(Archived) The PDF file size mystery...

I posted somewhere here a while ago about a mysterious saving in file size when a PDF is OCR'd. I now have an answer, but can't find the original post (!) so FWIW here's the problem (again, sorry) and my current take on the answer.

I use a ScanSnap S1500 and scan to file so I can change filenames to my own system. My SSManager is also set to make the PDF searchable - ie to OCR the file on the fly. That slows down progress slightly, but when I'm 'batch' scanning, it also gives me just about enough time to look at the original so I get the saved name correct, and set up the next document for scanning. The file compression in SSManager is set to medium, which seems to give no problems and avoids mega-size files.
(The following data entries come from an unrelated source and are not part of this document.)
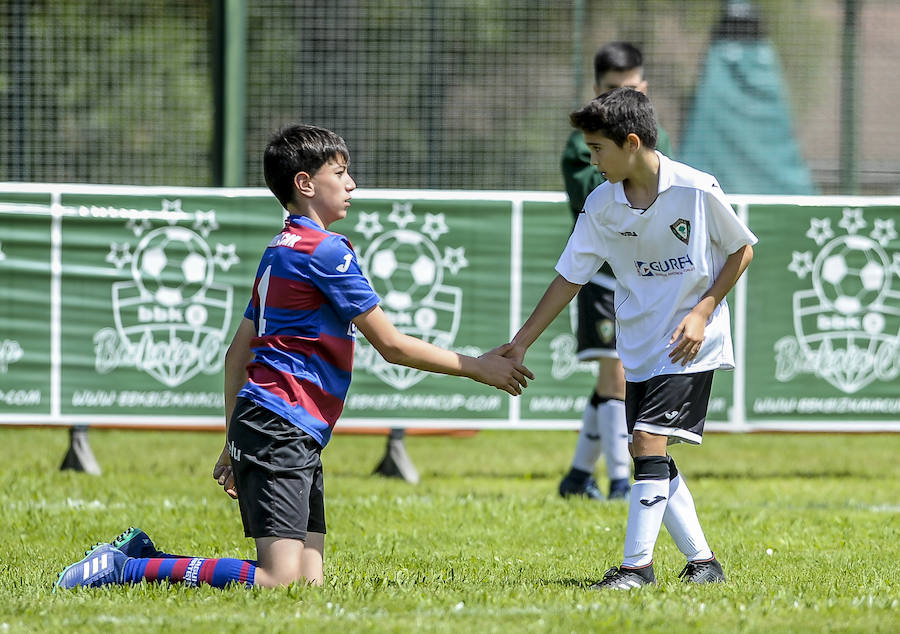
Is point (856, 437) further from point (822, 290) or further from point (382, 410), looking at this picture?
point (382, 410)

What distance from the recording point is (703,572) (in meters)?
4.65

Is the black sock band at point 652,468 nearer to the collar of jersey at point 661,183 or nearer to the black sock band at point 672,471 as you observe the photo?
the black sock band at point 672,471

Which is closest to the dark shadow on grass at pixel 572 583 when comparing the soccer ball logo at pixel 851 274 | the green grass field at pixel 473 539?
the green grass field at pixel 473 539

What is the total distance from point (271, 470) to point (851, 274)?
16.1 ft

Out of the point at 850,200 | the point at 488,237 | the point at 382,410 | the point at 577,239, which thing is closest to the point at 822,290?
the point at 850,200

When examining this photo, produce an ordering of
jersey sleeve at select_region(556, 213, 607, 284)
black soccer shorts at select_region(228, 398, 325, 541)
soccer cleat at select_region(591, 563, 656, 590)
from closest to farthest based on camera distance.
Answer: black soccer shorts at select_region(228, 398, 325, 541) → soccer cleat at select_region(591, 563, 656, 590) → jersey sleeve at select_region(556, 213, 607, 284)

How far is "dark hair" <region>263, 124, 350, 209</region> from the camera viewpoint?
4344 mm

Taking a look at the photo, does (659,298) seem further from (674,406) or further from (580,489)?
(580,489)

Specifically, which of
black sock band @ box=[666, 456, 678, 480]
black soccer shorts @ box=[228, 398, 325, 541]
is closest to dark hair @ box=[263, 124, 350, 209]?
black soccer shorts @ box=[228, 398, 325, 541]

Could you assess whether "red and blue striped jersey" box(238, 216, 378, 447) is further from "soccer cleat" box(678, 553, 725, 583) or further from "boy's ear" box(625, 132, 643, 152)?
"soccer cleat" box(678, 553, 725, 583)

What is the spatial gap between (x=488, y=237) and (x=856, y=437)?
4.28 m

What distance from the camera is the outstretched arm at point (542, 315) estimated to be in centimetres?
462

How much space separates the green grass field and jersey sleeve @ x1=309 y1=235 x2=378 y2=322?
94 centimetres

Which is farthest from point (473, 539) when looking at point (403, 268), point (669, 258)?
point (403, 268)
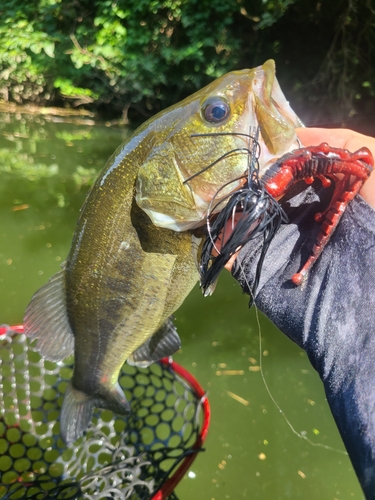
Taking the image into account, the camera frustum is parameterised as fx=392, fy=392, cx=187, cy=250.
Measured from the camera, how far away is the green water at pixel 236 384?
7.90 feet

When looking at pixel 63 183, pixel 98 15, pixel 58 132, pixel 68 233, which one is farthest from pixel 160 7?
pixel 68 233

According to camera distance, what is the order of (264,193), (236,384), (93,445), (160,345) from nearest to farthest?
(264,193) → (160,345) → (93,445) → (236,384)

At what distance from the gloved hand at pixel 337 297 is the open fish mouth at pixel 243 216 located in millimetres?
201

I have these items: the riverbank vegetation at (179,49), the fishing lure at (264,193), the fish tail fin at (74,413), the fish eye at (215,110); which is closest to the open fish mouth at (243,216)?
the fishing lure at (264,193)

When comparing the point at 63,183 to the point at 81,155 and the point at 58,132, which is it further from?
the point at 58,132

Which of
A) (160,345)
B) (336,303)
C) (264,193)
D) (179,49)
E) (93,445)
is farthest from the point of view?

After an upgrade to SSManager some time ago the OCR process shortened considerably, and as a belt and braces test I decided to OCR a large saved file again to check that it had been properly processed the first time around. To my surprise the file size dropped by 10-15% after this second processing, which worried me even more - what had I broken?

(Here's a tip for free - if you're testing anything in this area, make sure you don't shred the original before you mess with the only electronic copy in your possession - or work with a copy of the file...)
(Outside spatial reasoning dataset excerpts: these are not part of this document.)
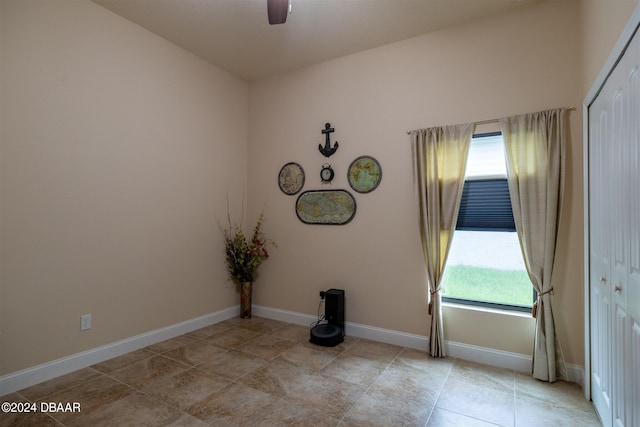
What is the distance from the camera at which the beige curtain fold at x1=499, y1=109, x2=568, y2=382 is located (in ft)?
8.25

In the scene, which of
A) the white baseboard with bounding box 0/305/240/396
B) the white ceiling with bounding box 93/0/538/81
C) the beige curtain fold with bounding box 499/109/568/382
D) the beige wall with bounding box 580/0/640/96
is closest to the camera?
the beige wall with bounding box 580/0/640/96

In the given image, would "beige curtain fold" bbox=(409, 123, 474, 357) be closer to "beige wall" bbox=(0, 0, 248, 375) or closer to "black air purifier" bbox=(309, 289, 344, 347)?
"black air purifier" bbox=(309, 289, 344, 347)

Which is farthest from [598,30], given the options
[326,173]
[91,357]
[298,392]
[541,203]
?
[91,357]

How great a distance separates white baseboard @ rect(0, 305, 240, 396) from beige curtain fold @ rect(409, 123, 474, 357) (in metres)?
2.60

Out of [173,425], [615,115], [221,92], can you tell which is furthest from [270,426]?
[221,92]

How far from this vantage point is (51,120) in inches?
99.6

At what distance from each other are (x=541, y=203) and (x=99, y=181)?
12.4 ft

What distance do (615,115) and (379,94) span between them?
208cm

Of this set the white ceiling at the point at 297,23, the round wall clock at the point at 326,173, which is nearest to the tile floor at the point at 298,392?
the round wall clock at the point at 326,173

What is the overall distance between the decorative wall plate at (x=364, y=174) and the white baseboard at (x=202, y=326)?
1.51 meters

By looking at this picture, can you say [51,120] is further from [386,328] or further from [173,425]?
[386,328]

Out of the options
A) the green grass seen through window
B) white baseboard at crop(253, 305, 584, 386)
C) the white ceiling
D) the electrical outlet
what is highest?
the white ceiling

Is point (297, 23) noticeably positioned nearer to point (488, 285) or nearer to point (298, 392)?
point (488, 285)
Anyhow I've been lurking around Adobe fora trying to work out why the file size drops after a second OCR - meantime I've been doing that routinely on large files to save the extra overhead.

Come today I installed some new drivers on my system (I'm now up to 3 screens and loving it..) - and lost my ScanSnap. OK - reinstall that too. In course of which I reminded myself that the OCR process is run via the wonderfully named ABBYY Finereader, and not Adobe.

Although ScanSnap give you a copy of Acrobat 9.0 - maybe to partially justify the eyewatering price of the machine; they don't actually use Adobe to OCR the scan.

So when the searchable PDF file prepared by ABBYY goes through the Adobe mill, it gets ground a little smaller by software which is just that bit more compliant with the PDF Standard.

So the moral of the story is - Adobe seems to be the 'best' OCR software around in terms of producing a smaller, searchable PDF file. And I haven't, as has been my nagging worry for weeks, been systematically messing up the files I've been saving, or storing up a massive re-OCR problem for myself. I'll stop double-OCR-ing large files unless it's the end of the usage month and I'm having capacity problems, and just sit back and enjoy the view from my desk.

Or I suppose I could scan to file and then batch OCR all those files before I upload.. decisions, decisions


"Or I suppose I could scan to file and then batch OCR all those files before I upload.. decisions, decisions"

I do this. I want my own titles, and I prefer to run OCR when I am not doing anything else. The machine hums away doing its work and doesn't affect my scanning speed.